# Introduction to FreeBSD 12.1 and 12.2 youtube videos



## johnblue (Mar 21, 2021)

I wanted to share a couple of videos I found on youtube by DJ Ware about FreeBSD.

Most will find the infomation presented to be basic but you can just tell this dude is old school, knows what he is talking about and his commentary is what I found enjoyable.

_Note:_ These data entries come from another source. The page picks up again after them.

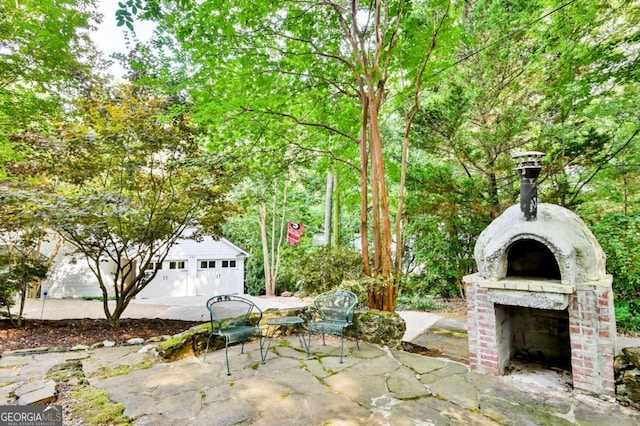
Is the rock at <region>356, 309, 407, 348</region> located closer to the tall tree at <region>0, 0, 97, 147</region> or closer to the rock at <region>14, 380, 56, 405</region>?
the rock at <region>14, 380, 56, 405</region>

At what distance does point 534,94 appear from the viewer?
21.5 ft

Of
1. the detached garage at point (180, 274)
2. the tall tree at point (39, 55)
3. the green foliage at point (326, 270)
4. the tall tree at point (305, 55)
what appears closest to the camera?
the tall tree at point (305, 55)

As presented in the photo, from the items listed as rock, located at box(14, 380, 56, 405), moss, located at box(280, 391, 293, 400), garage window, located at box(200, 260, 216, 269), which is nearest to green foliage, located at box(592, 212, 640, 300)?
moss, located at box(280, 391, 293, 400)

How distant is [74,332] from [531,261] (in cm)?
758

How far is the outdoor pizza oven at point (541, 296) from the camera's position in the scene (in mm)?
2623

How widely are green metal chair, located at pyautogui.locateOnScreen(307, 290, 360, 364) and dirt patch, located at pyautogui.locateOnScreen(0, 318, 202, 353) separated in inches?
124

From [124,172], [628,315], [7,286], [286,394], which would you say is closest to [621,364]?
[286,394]

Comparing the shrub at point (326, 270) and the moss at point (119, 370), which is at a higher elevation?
the shrub at point (326, 270)

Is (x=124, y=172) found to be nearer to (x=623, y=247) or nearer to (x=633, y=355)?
(x=633, y=355)

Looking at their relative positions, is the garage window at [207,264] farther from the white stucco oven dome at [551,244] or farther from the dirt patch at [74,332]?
the white stucco oven dome at [551,244]

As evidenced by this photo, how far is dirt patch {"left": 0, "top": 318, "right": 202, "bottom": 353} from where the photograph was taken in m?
4.73

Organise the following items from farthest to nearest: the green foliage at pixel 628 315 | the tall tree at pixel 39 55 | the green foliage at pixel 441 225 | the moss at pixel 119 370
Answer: the green foliage at pixel 441 225, the green foliage at pixel 628 315, the tall tree at pixel 39 55, the moss at pixel 119 370

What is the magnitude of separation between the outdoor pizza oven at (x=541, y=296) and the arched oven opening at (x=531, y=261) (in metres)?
0.01

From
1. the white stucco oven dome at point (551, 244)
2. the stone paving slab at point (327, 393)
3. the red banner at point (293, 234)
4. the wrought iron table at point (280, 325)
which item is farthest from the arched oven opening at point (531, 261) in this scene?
the red banner at point (293, 234)
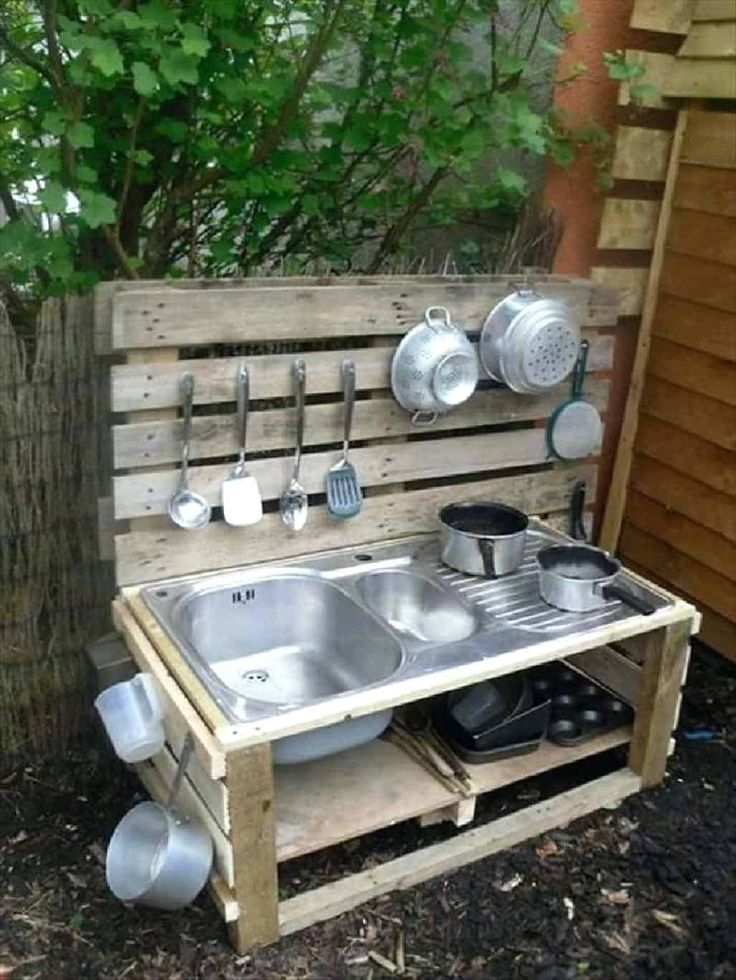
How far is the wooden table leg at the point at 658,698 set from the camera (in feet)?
7.00

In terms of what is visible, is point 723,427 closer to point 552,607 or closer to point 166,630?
point 552,607

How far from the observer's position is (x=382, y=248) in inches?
103

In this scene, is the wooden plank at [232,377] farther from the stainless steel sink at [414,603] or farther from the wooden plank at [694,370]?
the wooden plank at [694,370]

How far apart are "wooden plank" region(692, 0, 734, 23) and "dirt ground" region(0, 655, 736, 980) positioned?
1915mm

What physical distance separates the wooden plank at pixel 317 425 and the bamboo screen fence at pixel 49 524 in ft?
0.68

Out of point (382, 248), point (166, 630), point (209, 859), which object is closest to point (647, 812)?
point (209, 859)

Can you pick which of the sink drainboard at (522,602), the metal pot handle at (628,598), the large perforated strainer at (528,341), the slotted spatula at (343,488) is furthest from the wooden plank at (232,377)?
the metal pot handle at (628,598)

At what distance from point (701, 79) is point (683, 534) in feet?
4.17

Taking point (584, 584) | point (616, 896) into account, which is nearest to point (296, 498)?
point (584, 584)

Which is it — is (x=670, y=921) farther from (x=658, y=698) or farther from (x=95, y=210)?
(x=95, y=210)

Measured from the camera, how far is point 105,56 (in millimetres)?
1731

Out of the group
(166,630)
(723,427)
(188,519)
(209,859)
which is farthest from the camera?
(723,427)

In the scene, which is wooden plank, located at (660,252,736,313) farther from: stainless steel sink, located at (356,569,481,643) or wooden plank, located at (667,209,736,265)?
stainless steel sink, located at (356,569,481,643)

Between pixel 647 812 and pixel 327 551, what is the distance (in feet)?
3.13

_View: https://www.youtube.com/watch?v=l4WXHdB_-98_






_View: https://www.youtube.com/watch?v=i6T4ytFu61M_


The videos for docker on apline linux are also good ..


----------



## PMc (Mar 21, 2021)

@4:09 said:
			
		

> FreeBSD 12.2 What's new[...]
> i386 CPUTYPE is being replaced with 486/686 in Release 13.0
> similar to what *other Linux distros* have been doing


----------



## zirias@ (Mar 21, 2021)

Oh, so much for knowing what he's talking about then


----------



## PMc (Mar 21, 2021)

Zirias said:


> Oh, so much for knowing what he's talking about then


Waht do you expect from a YT influencer?


----------



## johnblue (Mar 22, 2021)

So it looks like you edited your initial response.  Here is what was emailed to me:






TIL:  any empirical statement can make someone a youtube influencer.

lol.


----------



## PMc (Mar 22, 2021)

johnblue said:


> So it looks like you edited your initial response.  Here is what was emailed to me:


Yes absolutely. It occasionally happens that I recognize I went over-the-top and got offensive.
And then I remove that.


----------



## johnblue (Mar 23, 2021)

PMc said:


> Yes absolutely. It occasionally happens that I recognize I went over-the-top and got offensive.
> And then I remove that.



Respect.


----------